Archive for the ‘Faux Painting’ Category

Practical Paint-Based Faux Finishes

Monday, November 30th, 2009

If you have the luxury of time and a huge budget, it’s better to have genuine surface materials. However, if you’re a little low on cash or can’t wait for a time-tempered natural finish to occur (antiquing, for example), take heart, a little cheating won’t hurt. Faux finishes are almost as good as the real thing!

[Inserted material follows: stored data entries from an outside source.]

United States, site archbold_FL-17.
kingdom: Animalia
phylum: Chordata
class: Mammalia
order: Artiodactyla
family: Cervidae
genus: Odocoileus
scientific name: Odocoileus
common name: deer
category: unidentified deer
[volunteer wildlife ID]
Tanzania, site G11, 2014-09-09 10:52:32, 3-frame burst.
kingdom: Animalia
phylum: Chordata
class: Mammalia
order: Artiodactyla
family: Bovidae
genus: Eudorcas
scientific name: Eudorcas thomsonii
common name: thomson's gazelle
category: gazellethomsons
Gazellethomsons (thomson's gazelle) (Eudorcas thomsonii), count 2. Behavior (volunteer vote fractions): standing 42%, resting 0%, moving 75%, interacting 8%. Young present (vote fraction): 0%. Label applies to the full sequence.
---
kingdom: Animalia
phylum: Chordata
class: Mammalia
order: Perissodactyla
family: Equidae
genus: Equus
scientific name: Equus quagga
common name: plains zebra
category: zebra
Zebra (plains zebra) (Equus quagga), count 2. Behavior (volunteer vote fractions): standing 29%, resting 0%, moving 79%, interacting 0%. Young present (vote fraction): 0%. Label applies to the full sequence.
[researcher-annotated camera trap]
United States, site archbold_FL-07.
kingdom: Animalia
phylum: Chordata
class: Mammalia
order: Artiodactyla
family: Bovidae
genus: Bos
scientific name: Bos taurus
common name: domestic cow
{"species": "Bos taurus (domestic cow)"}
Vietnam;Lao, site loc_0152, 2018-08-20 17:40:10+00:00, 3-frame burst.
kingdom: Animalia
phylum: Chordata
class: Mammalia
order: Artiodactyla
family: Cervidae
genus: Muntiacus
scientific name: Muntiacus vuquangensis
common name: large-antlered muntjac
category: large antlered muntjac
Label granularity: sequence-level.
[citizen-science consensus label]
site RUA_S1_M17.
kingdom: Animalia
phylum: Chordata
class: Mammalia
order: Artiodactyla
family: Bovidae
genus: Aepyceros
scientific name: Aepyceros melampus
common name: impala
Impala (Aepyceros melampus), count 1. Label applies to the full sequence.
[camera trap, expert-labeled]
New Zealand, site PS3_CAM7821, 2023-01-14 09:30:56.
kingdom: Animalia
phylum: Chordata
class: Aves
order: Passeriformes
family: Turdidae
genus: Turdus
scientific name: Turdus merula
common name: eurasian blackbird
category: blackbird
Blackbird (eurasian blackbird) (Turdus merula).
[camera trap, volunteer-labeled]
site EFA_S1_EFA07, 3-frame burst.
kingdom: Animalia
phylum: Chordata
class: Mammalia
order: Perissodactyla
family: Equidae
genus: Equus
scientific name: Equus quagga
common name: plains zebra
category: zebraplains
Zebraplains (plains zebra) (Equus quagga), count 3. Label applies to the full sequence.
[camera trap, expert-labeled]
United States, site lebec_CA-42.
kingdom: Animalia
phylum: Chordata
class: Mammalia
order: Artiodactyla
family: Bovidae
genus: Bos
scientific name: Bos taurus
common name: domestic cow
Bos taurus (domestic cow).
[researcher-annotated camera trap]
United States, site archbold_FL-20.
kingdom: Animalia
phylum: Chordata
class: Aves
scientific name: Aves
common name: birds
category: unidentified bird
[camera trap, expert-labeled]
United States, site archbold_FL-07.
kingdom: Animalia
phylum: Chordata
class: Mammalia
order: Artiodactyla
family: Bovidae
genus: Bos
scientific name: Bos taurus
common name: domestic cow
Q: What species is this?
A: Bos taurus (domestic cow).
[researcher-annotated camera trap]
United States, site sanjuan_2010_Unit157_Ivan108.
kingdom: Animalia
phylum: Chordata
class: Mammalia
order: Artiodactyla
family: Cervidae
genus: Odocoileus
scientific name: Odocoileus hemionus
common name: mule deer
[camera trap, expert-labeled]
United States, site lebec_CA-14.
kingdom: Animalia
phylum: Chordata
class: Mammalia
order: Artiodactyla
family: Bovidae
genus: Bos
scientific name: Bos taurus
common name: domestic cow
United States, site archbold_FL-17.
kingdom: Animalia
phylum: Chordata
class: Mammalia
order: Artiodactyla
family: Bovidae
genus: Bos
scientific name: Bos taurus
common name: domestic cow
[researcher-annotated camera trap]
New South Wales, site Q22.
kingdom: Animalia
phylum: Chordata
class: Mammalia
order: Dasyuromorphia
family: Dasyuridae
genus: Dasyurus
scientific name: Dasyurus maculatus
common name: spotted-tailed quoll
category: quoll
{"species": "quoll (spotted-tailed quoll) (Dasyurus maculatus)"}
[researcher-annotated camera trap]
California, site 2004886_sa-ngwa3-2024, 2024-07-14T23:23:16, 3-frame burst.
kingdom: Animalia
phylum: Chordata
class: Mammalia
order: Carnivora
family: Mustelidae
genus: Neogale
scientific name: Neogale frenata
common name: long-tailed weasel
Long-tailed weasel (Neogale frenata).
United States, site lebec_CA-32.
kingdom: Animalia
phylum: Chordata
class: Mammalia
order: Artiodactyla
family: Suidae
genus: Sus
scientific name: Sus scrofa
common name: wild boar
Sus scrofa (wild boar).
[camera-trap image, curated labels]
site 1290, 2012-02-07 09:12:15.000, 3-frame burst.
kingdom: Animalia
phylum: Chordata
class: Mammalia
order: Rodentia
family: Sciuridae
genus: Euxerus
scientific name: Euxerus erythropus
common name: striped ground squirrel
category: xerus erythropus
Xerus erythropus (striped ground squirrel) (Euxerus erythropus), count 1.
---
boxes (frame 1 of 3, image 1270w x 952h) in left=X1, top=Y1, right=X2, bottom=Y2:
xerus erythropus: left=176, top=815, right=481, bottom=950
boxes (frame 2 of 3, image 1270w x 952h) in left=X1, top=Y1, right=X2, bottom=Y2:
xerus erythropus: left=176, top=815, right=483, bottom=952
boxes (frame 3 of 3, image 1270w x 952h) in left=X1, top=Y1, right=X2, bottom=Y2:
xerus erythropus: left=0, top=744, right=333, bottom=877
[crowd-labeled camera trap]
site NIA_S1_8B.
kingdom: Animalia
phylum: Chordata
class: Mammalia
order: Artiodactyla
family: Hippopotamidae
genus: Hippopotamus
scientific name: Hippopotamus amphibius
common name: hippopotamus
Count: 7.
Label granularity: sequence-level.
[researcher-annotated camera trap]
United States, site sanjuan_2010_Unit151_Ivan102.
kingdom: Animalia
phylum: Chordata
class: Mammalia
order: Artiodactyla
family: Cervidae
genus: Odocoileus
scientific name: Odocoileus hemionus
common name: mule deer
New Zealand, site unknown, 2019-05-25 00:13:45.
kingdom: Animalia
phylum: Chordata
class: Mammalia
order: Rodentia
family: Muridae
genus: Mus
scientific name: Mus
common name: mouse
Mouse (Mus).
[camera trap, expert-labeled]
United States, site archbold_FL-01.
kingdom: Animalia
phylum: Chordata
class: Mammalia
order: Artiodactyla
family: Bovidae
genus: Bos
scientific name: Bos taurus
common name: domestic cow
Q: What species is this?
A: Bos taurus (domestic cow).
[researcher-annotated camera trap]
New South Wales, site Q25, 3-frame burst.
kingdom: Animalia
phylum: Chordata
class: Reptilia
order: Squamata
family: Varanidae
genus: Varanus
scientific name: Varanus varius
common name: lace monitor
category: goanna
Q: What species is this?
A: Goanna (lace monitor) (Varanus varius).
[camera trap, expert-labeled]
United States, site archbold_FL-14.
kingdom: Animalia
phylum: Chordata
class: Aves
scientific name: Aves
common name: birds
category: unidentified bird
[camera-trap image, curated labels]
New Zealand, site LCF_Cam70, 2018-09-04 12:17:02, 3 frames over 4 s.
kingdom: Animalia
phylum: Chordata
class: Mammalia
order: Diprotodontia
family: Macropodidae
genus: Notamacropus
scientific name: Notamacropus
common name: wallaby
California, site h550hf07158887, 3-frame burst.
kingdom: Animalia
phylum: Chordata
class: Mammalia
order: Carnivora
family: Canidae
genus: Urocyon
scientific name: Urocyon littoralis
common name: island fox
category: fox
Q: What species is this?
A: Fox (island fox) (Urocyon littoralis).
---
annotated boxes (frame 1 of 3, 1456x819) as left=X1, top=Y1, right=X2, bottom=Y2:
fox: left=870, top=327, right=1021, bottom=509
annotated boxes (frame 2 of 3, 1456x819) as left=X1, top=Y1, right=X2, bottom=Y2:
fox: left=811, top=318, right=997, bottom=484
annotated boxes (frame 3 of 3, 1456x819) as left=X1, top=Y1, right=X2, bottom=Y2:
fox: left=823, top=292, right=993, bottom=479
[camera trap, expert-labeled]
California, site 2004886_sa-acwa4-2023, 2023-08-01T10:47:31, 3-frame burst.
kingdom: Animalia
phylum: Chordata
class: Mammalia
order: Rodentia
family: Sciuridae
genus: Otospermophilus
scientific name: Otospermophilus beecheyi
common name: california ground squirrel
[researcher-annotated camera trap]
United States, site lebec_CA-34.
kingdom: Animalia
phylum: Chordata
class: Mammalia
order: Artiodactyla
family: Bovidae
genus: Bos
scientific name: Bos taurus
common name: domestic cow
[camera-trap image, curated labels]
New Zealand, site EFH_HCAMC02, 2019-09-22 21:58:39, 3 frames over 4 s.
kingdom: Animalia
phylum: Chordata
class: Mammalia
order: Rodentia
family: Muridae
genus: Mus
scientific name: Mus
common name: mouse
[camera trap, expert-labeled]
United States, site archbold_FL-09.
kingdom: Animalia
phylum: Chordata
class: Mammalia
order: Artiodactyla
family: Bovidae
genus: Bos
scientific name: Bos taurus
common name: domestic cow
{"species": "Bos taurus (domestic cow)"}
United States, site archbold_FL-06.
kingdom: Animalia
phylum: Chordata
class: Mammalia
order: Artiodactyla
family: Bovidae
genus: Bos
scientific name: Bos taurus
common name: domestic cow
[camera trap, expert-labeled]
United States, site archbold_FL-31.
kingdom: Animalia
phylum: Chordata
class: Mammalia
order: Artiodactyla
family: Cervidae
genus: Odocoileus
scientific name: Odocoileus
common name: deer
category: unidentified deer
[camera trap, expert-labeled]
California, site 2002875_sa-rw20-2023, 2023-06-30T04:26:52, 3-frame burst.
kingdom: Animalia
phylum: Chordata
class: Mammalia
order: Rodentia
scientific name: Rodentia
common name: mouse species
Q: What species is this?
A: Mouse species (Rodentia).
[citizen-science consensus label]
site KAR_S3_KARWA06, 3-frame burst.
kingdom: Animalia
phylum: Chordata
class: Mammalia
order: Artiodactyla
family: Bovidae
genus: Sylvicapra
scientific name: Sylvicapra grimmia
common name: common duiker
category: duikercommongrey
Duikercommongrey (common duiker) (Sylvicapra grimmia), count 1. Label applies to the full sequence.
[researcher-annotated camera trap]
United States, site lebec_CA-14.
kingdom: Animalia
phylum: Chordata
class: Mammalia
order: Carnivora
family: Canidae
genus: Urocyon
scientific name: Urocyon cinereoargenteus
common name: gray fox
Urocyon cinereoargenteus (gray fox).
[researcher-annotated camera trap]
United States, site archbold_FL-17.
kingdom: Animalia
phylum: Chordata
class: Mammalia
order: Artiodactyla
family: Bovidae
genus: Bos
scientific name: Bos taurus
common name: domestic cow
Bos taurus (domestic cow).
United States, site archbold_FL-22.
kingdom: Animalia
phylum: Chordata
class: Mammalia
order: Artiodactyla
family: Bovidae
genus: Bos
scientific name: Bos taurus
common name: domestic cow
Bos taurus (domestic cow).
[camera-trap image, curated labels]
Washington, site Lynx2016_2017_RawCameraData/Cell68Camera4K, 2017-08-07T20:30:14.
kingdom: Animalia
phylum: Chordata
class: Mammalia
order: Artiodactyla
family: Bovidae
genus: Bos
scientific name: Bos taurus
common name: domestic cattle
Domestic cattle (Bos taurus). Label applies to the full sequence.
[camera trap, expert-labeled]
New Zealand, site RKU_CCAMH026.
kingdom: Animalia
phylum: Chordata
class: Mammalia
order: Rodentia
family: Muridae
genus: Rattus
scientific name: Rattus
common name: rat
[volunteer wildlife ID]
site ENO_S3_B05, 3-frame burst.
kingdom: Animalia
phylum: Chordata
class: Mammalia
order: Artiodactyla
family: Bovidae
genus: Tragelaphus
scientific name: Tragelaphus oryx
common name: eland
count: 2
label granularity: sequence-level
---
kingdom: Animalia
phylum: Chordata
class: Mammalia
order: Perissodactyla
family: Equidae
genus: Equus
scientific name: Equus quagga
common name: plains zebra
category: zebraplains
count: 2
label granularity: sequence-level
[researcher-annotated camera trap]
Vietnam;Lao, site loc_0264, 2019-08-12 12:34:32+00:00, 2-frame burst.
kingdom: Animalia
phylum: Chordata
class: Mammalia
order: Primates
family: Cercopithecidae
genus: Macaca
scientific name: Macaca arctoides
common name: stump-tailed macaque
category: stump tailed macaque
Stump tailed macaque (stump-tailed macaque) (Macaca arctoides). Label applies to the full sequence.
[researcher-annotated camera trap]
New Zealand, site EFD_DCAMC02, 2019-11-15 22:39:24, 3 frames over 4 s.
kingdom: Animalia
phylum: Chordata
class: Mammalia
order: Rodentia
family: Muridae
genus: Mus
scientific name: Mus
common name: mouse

Don’t know where to start? Check out these paint-based faux finishes below.

Antiquing and Verdigris

Antiquing and Verdigris1
This mimics the patina that metals acquire over time. The natural greenish-bluish tones of verdigris can be duplicated when a piece of metal or plastic is exposed to heat and combined with acids. The trick is to apply the layers in uneven arbitrary patches for a more natural look.

Marbling

faux marbling

This age-old classic finish emulates various natural marble veins, including carrara marbling which involves dipping a thin brush in black gaze and sweeping a softening brush in light, random strokes to create the characteristic marble pattern. Serpentine marbling, on the other hand, is achieved by rubbing oil paint on a surface using a tissue paper.

Faux Bois (Fake Wood)

Faux Bois
The subtle grains and lines of wood furniture or surface can be easily recreated. If done well, you can even replicate the book matching veins and knots of expensive wood veneers.

Paint Spattering

Spatter
This easy and popular finish employs tiny paint dots in a variety of colors for a rich yet effortless-looking surface accent on walls. The “spattering” effect is achieved by thumping a loaded paintbrush (or old toothbrush against a screen for small surfaces) against a stick to spatter it in different directions.